Forse non era stata un grande idea, venire fin quassù tutto solo, seguire
l’impulso di un attimo che lo trascinava verso una fuga dalla realtà. Per un istante,
al momento di scendere dalla macchina, ci aveva ripensato e aveva fatto dietrofront,
ma poi si era reso conto di quanto la sua compagnia potesse risultare pesante
quella sera, e aveva spento il motore. Ora,
nel buio di quella stanzetta, con il calore che cominciava a diffondersi dalla
stufa scoppiettante, Luca fu felice della sua scelta e si abbandonò ad un
pianto infantile e consolatorio.
Un
rumore lo immobilizzò. Qualcuno aveva aperto il portone della chiesina. Il
ragazzo si sfregò le mani sulla faccia e si alzò, evitando ogni rumore, ma era
una precauzione inutile: dall’altra stanza giungevano voci allegre e tonfi di
scarponi battuti sulla soglia.
Per
evitare ogni imbarazzo, Luca tossì e le voci si zittirono, poi un viso barbuto
fece capolino nella stanzina calda.
«Oh,
buonasera, e buon Natale» disse una voce profonda. «Che bello, hai acceso la
stufa. Ti dispiace?» chiese e, senza aspettare risposta, entrò e tese la mano
ruvida. Poi prese dalla tasca del giaccone una bottiglia di vino e la mise sul
tavolo vicino alla finestrella: «è per dopo, non per la messa» e si aprì in un
gran sorriso.
Luca
si alzò ancora imbambolato e seguì l’uomo, che era tornato in chiesa; di là una
piccola folla si stava radunando, in un piacevole mormorio di chiacchiere e
risate. Qualcuno gli rivolse un sorriso, ma tutti si zittirono quando l’uomo
barbuto, che nel frattempo si era tolto il giaccone, si mise dietro il tavolo.

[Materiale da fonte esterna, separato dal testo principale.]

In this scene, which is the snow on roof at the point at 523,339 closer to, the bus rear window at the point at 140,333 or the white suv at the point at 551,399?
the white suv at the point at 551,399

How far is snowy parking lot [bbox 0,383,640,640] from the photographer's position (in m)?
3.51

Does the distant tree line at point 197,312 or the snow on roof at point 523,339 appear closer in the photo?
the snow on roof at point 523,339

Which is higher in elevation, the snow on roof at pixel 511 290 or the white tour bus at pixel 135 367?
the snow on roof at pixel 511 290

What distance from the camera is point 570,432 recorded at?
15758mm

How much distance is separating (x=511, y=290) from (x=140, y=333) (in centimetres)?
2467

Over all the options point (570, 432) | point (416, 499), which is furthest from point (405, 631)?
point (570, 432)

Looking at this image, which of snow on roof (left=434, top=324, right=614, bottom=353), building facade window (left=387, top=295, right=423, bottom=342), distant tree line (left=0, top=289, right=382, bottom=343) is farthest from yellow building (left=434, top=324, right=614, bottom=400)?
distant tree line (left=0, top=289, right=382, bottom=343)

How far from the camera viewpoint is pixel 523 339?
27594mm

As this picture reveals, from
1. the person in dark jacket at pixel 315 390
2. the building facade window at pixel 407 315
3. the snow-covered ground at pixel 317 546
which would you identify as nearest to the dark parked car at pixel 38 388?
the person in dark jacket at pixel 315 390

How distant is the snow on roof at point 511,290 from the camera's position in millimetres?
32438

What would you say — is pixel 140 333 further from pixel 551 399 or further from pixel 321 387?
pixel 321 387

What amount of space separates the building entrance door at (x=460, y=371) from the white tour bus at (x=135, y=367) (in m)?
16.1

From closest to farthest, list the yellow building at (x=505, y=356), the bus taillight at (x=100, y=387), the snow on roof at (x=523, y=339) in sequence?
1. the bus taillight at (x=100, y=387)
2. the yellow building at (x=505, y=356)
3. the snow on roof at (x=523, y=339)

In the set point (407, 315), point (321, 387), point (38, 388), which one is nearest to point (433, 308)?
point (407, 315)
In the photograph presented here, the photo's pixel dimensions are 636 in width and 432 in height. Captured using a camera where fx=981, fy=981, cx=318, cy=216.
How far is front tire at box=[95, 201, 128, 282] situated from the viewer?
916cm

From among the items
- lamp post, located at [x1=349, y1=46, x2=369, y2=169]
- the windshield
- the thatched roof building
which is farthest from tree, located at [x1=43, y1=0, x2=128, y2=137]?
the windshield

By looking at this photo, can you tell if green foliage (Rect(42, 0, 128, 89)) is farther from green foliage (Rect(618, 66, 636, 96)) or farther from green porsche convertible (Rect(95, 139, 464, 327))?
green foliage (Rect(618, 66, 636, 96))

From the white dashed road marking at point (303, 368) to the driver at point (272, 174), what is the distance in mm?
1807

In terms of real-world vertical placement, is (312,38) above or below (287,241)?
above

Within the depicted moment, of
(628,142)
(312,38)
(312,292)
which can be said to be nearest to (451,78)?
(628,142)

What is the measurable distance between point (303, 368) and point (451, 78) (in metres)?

Una ragazza intonò Venite fedeli con
una voce che a Luca parve dolcissima e tutti si unirono a lei.
Di
nuovo le lacrime tornarono a scorrere sul suo viso, ma non c’era più amarezza
in lui. Stupore, commozione, un calore che non sentiva da anni. Ascoltò le
parole che non ricordava e gli piacquero, come gli piacquero quelle del prete,
sciolte, prive della facile retorica che aveva sempre attribuito alla Chiesa.
«La
messa è finita» disse al termine della celebrazione, «ma restate tutti qui e
tirate fuori le cibarie, che facciamo un po’ di festa».
«Era
ora!» esclamò una signora robusta piazzando una torta salata, che teneva chissà dove, sull'altare. Tutti le si fecero intorno, mentre Luca, con il bicchiere di carta pieno, passava tra tutti sorridendo, nella notte di Natale più assurda e meravigliosa che avesse mai vissuto.